In the meantime, a selloff in cryptos widened on September 7, 2021, with bitcoin losing almost 10% while the smaller rival ether lost over 11%. BTC dropped from $52,000 to $43,000 but has since rebounded to trade around $47,000 currently.
Legal Defense And How To Avoid Crypto Scams
The cryptocurrency concept has taken the world by storm with Ethereum and Bitcoin leading the way. Bitcoin has recorded massive gains since its launch in 2009 such that the term has become synonymous with the term ‘cryptocurrency.’
Currently, crypto adoption seems to be penetrating the entire world with El Salvador recently recognizing bitcoin as legal tender. Cryptos have become popular since they are decentralized, speedy transactions, avoidance of banking fees, and high level of confidentiality when compared to traditional transaction models.
Blockchain technology has added smart contract functionalities that are projected to be revolutionary. Despite the allure that comes with cryptos, various core legal issues need to be understood to ensure that investors do not find themselves in crypto scams.
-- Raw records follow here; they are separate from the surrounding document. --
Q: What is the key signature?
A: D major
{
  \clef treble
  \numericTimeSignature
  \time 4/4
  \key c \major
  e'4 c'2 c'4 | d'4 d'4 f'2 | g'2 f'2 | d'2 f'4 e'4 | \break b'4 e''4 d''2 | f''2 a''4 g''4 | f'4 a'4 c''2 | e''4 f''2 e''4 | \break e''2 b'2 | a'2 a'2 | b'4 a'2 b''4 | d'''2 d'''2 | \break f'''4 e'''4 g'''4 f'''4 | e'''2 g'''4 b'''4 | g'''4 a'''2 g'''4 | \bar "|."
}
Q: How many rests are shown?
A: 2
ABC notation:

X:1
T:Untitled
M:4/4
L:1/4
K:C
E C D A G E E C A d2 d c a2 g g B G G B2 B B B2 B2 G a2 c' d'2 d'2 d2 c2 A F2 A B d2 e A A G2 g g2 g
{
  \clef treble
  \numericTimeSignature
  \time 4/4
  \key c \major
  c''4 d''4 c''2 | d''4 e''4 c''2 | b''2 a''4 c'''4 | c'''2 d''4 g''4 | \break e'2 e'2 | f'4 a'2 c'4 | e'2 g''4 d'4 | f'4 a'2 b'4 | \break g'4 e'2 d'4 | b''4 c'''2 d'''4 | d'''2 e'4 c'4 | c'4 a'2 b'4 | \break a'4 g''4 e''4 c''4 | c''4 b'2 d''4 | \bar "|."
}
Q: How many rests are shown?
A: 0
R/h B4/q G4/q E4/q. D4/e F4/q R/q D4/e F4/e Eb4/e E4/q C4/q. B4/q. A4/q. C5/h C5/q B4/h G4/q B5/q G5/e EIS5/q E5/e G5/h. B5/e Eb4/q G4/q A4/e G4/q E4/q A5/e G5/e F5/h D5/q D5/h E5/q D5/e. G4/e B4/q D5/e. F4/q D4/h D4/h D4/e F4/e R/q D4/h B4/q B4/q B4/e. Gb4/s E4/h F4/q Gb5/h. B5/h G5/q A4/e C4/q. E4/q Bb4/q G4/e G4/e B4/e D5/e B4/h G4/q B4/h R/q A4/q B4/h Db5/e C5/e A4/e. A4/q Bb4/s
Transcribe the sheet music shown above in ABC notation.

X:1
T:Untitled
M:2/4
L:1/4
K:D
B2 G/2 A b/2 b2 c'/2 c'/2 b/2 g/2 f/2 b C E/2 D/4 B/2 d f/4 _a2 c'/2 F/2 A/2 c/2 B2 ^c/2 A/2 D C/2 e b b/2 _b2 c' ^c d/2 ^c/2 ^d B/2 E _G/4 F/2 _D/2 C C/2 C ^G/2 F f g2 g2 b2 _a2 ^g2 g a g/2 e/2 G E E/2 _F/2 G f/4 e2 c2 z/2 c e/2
Cryptocurrencies Are Not Regulated Securities
Cryptos aim to decentralize the financial world. Thus, they are not considered conventional currencies that are issued by central banks with firm checks and balances integrated. But, crypto is supplied as a crypto stock on different exchanges and does not constitute ‘listed securities’.
These digital currencies are meant to offer most of the functions that fiat currencies provide. But, they are not insured or backed by any government or monetary authority. Some countries in Central America, led by El Salvador are recognizing bitcoin and other cryptos as legal tender.
Due Diligence Is Important
Criminals are striving relentlessly aiming to lure people to invest in crypto scams. Recently, there was major hype on buying in on ‘Dubai Crypto Currency’ that turned out to be a scam. The Dubai government reacted quickly and issued statements warning the public to be wary of the false information being circulated.
Also, the UAE central bank reaffirmed that it does not accept or acknowledge crypto in the UAE. The bank insisted that the only recognized legal tender remains to be the UAE Dirham. When looking for crypto investment opportunities, go for the exchanges that are regulated and recognized in your jurisdiction.
Check the licenses and regulatory approval from the Financial Services Regulatory Authority and other regulators to avoid falling prey to crypto scams.